We at DJ! took note of this since the prevaricators at ProWoman ProLie took up the cause, couched as the 'selfish baby-killer' against the 'virtuous defender of the disabled'.

Look at this glurge.
[Hagen]'s campaigning for the rights of powerful people to trample over little people.

Aw. But nowhere does Mrozek mention the powerful adult who tried to rig the youth leadership contest.

Now it's been resolved, in a typically Canadian way.

Compromise!
A P.E.I. woman lobbying for abortion access in the province has tied for first place in regional youth leadership contest that unwittingly became a platform for the Island's virulent abortion access debate.
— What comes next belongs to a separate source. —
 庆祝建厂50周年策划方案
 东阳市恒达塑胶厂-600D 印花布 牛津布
Kandace Hagen, one of the founding members of the P.E.I. Reproductive Rights Organization, was one of eight finalists for the Active 8 Campaign, an initiative of the Atlantic Council for International Cooperation (ACIC). The online contest aimed to promote youth leaders working for change in their communities and the world.
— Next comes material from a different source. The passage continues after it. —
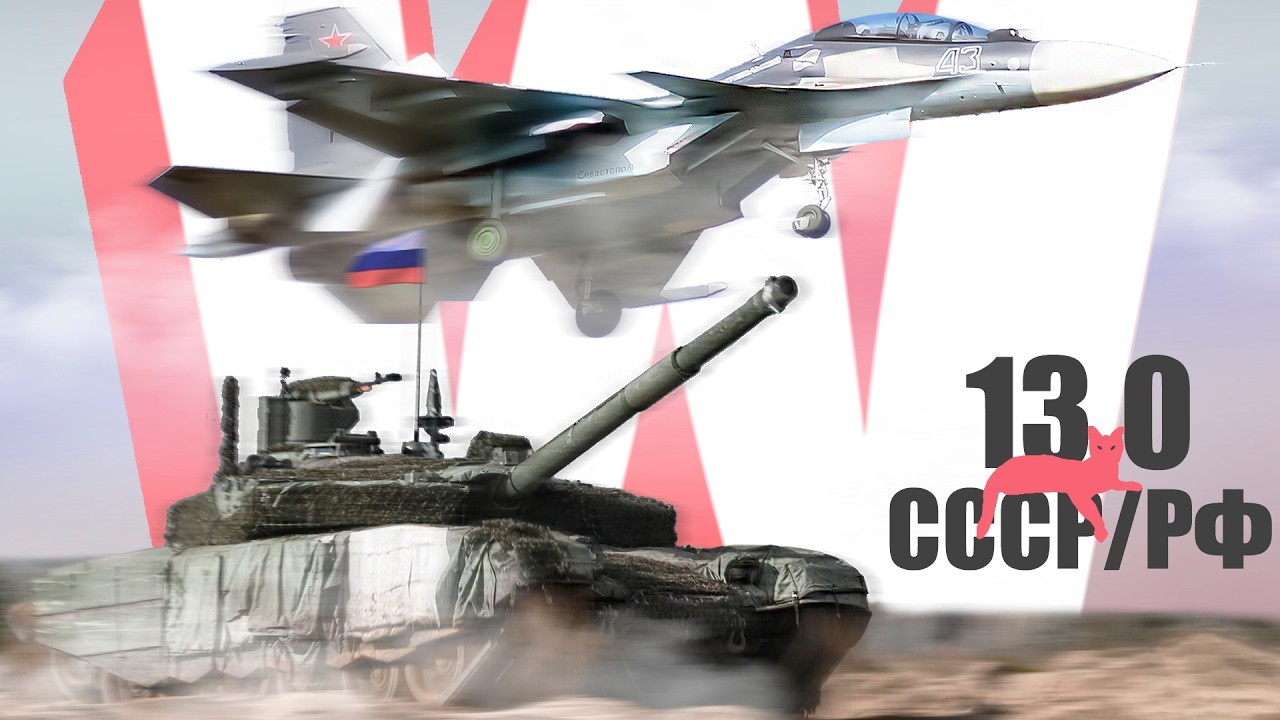 USSR 13.0 - Final Boss in War Thunder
She was announced co-winner of the campaign after she and fellow finalist Tara Brinston each garnered over 1,600 pledges for their causes.
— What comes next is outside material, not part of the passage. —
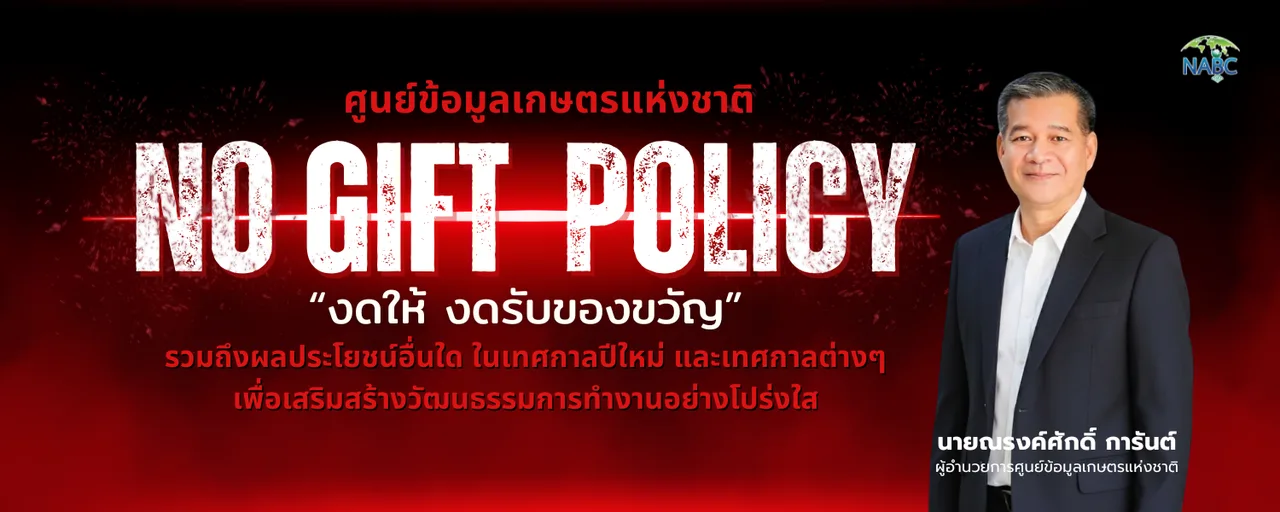 NO Gift Policy 2569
The campaign was marred by controversy when P.E.I.'s ongoing abortion access debate spilled into the contest.

Hagen's campaign was targeted by pro-life activists after an email penned by local pro-life advocate Ann-Marie Tomlins was sent to multiple people, then leaked to media, encouraging people to stop Hagen from winning by voting for Brinston.

News stories about Tomlin's email went viral, with pro-choice websites such as Jezebel promoting Hagen's campaign and pro-life sites like Life Site News encouraging votes for Brinston.

This led to a surge in votes for both women during the final week of the Active 8 Campaign, forcing organizers to carefully inspect pledges to determine whether they honoured the spirit of the competition.

"Anything that was not motivated or inspired by the work that each of them was doing we considered not in the spirit of the campaign," said Jennifer Sloot, executive director of the ACIC.

"There were some that probably fell into a grey area and we had to do some deep thinking on it and in the end that was part of the motivation for declaring co-champions. They were very close and that was the primary reason, but we also realized it was impossible to moderate the pledges 100 per cent accurate. We had to do a bit of reading between the lines."

Not surprisingly, both young women were pissed at being having their causes hijacked.
Brinston, who was campaigning for her work in disability rights, said she was disappointed her campaign was hijacked by pro-life activists.

"I was not prepared to be pulled into an abortion debate, that's not my work. I have five years experience in the disability movement," Brinston said.

"I was unprepared to have my face put up in a sort of pro-life, pro-choice movement. It was unnerving."

While Hagen said she was prepared for some backlash from pro-lifers, she is disappointed the Active 8 Campaign was used as a platform for an abortion debate.

"It was very disappointing to see both of our images used to create a level of separation and controversy between the two of us when personally there absolutely is not."

There's dough involved: $1000 to the winner's cause. Hagen has said she'll put hers towards a travel fund for women needing abortions off-island.

Who knows who would have won without FF interference? But that interference probably guaranteed money for abortions.

Sa-weeet!

Coming up: How Stephen Woodworth's campaign to Open the Abortion Debate is going to blow up real good too. (I'll link when it's up.)

4 comments:

Anonymous said...

Go Kandace!

I didn't read this particularly insightful post from Mrozek until I read this entry. And oh boy:

She’s campaigning for the rights of powerful people to trample over little people, in a world where people starve, are put in jail for nothing, have their freedoms removed, have to move across oceans away from their families and homes in order to survive.

I'd say the same can be said about the PWPL campaign.

The Pedgehog said...

Also, if people are interested in donating to PEI Reproductive Rights Organization (the org that Kandace co-founded), I'm campaigning to match the $1000 prize: http://prro.chipin.com/prro

fern hill said...

The Pedgehog's link.

Niles said...

I'm in with filthy lucre, Pedgehog. Time to stop letting the anti-women forces frame the argument.